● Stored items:
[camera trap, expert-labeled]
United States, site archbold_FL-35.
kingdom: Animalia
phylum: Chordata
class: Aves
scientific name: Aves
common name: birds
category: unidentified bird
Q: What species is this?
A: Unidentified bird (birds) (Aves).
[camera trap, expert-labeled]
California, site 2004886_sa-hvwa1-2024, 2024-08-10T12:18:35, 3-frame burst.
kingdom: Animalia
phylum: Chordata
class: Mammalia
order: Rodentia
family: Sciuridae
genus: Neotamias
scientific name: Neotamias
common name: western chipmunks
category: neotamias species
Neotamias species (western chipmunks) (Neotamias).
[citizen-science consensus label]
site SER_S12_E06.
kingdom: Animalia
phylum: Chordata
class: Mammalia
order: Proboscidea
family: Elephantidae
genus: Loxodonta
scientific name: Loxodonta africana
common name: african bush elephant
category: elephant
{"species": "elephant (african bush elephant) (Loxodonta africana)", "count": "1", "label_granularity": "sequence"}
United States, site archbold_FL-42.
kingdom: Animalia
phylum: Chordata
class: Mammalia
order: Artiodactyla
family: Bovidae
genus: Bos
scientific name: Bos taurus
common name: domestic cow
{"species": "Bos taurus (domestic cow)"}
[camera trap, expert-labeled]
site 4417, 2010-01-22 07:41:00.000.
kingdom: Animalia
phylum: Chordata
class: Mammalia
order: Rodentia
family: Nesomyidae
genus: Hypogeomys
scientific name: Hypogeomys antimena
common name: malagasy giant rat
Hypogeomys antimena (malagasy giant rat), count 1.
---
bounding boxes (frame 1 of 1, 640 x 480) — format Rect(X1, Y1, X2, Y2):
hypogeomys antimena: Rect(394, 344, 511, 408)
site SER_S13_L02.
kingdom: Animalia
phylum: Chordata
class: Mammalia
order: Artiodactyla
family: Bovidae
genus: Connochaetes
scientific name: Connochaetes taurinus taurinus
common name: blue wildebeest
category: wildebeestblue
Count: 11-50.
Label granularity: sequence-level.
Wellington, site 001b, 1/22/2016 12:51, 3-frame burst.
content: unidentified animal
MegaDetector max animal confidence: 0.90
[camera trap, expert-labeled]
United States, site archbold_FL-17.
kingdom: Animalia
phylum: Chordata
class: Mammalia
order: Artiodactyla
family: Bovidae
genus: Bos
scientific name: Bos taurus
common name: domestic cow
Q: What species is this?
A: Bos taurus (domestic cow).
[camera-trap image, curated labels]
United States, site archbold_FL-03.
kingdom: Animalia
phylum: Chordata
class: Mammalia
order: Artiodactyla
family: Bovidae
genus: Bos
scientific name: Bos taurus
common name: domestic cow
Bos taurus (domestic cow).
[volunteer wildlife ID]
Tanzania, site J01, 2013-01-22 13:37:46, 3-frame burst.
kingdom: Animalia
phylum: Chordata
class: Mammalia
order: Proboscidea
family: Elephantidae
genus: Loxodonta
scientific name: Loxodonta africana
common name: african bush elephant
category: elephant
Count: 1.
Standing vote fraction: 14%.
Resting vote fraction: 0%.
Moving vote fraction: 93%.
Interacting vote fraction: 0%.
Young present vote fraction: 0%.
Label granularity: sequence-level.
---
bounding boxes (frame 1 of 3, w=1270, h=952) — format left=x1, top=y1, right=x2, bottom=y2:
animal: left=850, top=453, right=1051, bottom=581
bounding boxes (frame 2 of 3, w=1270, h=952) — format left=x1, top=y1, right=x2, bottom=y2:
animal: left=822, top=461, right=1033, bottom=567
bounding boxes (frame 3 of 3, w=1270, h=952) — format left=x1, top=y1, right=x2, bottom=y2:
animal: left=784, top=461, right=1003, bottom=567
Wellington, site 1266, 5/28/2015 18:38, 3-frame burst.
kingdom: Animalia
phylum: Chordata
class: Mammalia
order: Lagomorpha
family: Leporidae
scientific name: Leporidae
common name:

● Work instruction: Copy every line above without altering a word.

● Output of the task:
[camera trap, expert-labeled]
United States, site archbold_FL-35.
kingdom: Animalia
phylum: Chordata
class: Aves
scientific name: Aves
common name: birds
category: unidentified bird
Q: What species is this?
A: Unidentified bird (birds) (Aves).
[camera trap, expert-labeled]
California, site 2004886_sa-hvwa1-2024, 2024-08-10T12:18:35, 3-frame burst.
kingdom: Animalia
phylum: Chordata
class: Mammalia
order: Rodentia
family: Sciuridae
genus: Neotamias
scientific name: Neotamias
common name: western chipmunks
category: neotamias species
Neotamias species (western chipmunks) (Neotamias).
[citizen-science consensus label]
site SER_S12_E06.
kingdom: Animalia
phylum: Chordata
class: Mammalia
order: Proboscidea
family: Elephantidae
genus: Loxodonta
scientific name: Loxodonta africana
common name: african bush elephant
category: elephant
{"species": "elephant (african bush elephant) (Loxodonta africana)", "count": "1", "label_granularity": "sequence"}
United States, site archbold_FL-42.
kingdom: Animalia
phylum: Chordata
class: Mammalia
order: Artiodactyla
family: Bovidae
genus: Bos
scientific name: Bos taurus
common name: domestic cow
{"species": "Bos taurus (domestic cow)"}
[camera trap, expert-labeled]
site 4417, 2010-01-22 07:41:00.000.
kingdom: Animalia
phylum: Chordata
class: Mammalia
order: Rodentia
family: Nesomyidae
genus: Hypogeomys
scientific name: Hypogeomys antimena
common name: malagasy giant rat
Hypogeomys antimena (malagasy giant rat), count 1.
---
bounding boxes (frame 1 of 1, 640 x 480) — format Rect(X1, Y1, X2, Y2):
hypogeomys antimena: Rect(394, 344, 511, 408)
site SER_S13_L02.
kingdom: Animalia
phylum: Chordata
class: Mammalia
order: Artiodactyla
family: Bovidae
genus: Connochaetes
scientific name: Connochaetes taurinus taurinus
common name: blue wildebeest
category: wildebeestblue
Count: 11-50.
Label granularity: sequence-level.
Wellington, site 001b, 1/22/2016 12:51, 3-frame burst.
content: unidentified animal
MegaDetector max animal confidence: 0.90
[camera trap, expert-labeled]
United States, site archbold_FL-17.
kingdom: Animalia
phylum: Chordata
class: Mammalia
order: Artiodactyla
family: Bovidae
genus: Bos
scientific name: Bos taurus
common name: domestic cow
Q: What species is this?
A: Bos taurus (domestic cow).
[camera-trap image, curated labels]
United States, site archbold_FL-03.
kingdom: Animalia
phylum: Chordata
class: Mammalia
order: Artiodactyla
family: Bovidae
genus: Bos
scientific name: Bos taurus
common name: domestic cow
Bos taurus (domestic cow).
[volunteer wildlife ID]
Tanzania, site J01, 2013-01-22 13:37:46, 3-frame burst.
kingdom: Animalia
phylum: Chordata
class: Mammalia
order: Proboscidea
family: Elephantidae
genus: Loxodonta
scientific name: Loxodonta africana
common name: african bush elephant
category: elephant
Count: 1.
Standing vote fraction: 14%.
Resting vote fraction: 0%.
Moving vote fraction: 93%.
Interacting vote fraction: 0%.
Young present vote fraction: 0%.
Label granularity: sequence-level.
---
bounding boxes (frame 1 of 3, w=1270, h=952) — format left=x1, top=y1, right=x2, bottom=y2:
animal: left=850, top=453, right=1051, bottom=581
bounding boxes (frame 2 of 3, w=1270, h=952) — format left=x1, top=y1, right=x2, bottom=y2:
animal: left=822, top=461, right=1033, bottom=567
bounding boxes (frame 3 of 3, w=1270, h=952) — format left=x1, top=y1, right=x2, bottom=y2:
animal: left=784, top=461, right=1003, bottom=567
Wellington, site 1266, 5/28/2015 18:38, 3-frame burst.
kingdom: Animalia
phylum: Chordata
class: Mammalia
order: Lagomorpha
family: Leporidae
scientific name: Leporidae
common name:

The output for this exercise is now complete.